Common-password dictionary

Content Platform S Series Node Help

Version
4.0.0
Audience
anonymous
Part Number
MK-HCPS027-02

The common-password dictionary consists of a set of terms that are likely to be used as passwords (for example, password, Qwerty, or 12345678). While the option to block common passwords is enabled, the S Series Node rejects new passwords that match any of the terms in the dictionary.

Dictionary terms

A dictionary term is a text string consisting of at most 64 UTF-8 characters. This value does not include the delimiter at the end of the term.

The comparison between a new password for a user account and the terms in the common-password dictionary is case insensitive. For example, the passwords HitachiVantara123!, Hitachivantara123!, hitachivantara123!, and hitaCHIvanTARA123! all match the term HitachiVantara123!.

To be the same, the specified password and the dictionary term must contain exactly the same sequence of case-insensitive letters, numbers, special characters, and white space. For example, the password HitachiVantara123! does not match the terms HitachiVantara, Hitachi Vantara123!, 123hitachivantara!, or HitachiVantaraLLC123!.

Dictionary management

Initially, the common-password dictionary is empty. To populate the dictionary, you upload a .txt file containing the terms you want to block from being used as passwords. If the dictionary is not empty when you upload the file, the terms in that file replace the current contents of the dictionary.

The S Series Node treats new-line characters in the uploaded file as term delimiters. Special characters, including commas, spaces, and other white-space characters are treated as part of the delimited terms.
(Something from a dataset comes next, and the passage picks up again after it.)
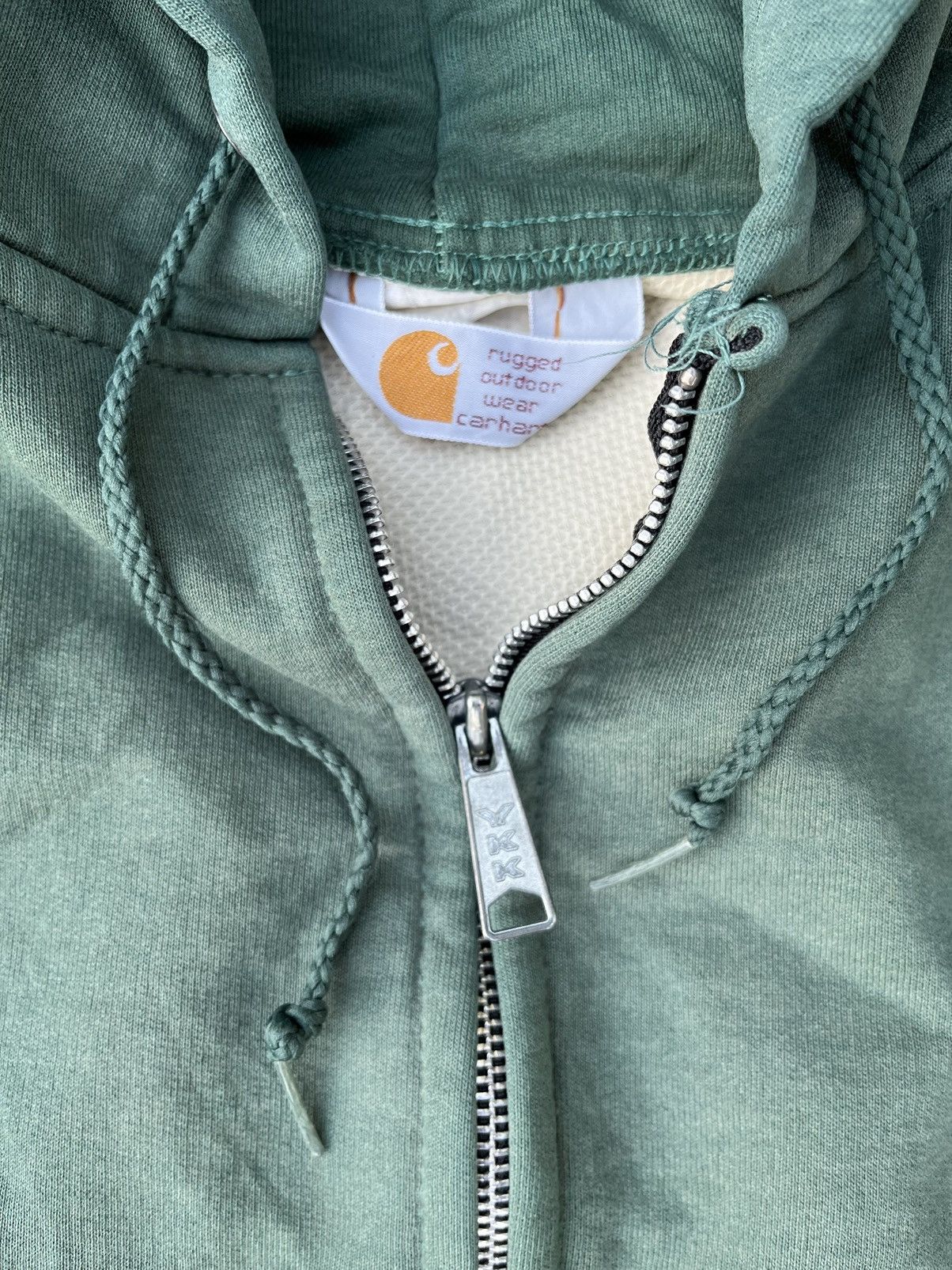 Carhartt Vintage Carhartt Hoodie Sun Fade Thermal Distressed Zip Up Size US S / EU 44-46 / 1 - 1 Thumbnail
Uploading a file in which any terms contain non-UTF-8 characters can have an unpredictable effect on the dictionary.

The S Series Node stores the name of the most recently uploaded file used to populate the common-password dictionary, the date and time the file upload finished, and the file size. The maximum size for a file containing dictionary terms is 104,857,600 bytes. This size includes the new-line delimiter characters.

You cannot modify the contents of the common-password dictionary directly on the S Series Node. Instead, to add or remove terms from the dictionary, download the dictionary contents to a file, modify the file, and then upload the modified file. Downloading the dictionary contents does not remove the contents from the S Series Node.

Tip: If you still have the most recently uploaded file used to populate the common-password dictionary, you don't need to download the contents of the dictionary. Instead, you can modify and upload the file you already have.

Using the HCP S Series management API, you can delete the contents of the common password dictionary. Deleting the dictionary contents leaves the dictionary completely empty. Deleting the contents also removes the record of the most recently uploaded file used to populate the dictionary.

Tip: To allow the use of common passwords, instead of deleting the contents of the common-password dictionary, disable the option to block common passwords. That way, if you decide to re-enable that option, the dictionary contents are still present on the S Series Node.

If you have the security role, you can use the HCP S Series Management Console or management API to work with the common-password dictionary.

To work with the common-password dictionary in the Management Console, go to Configuration > Security.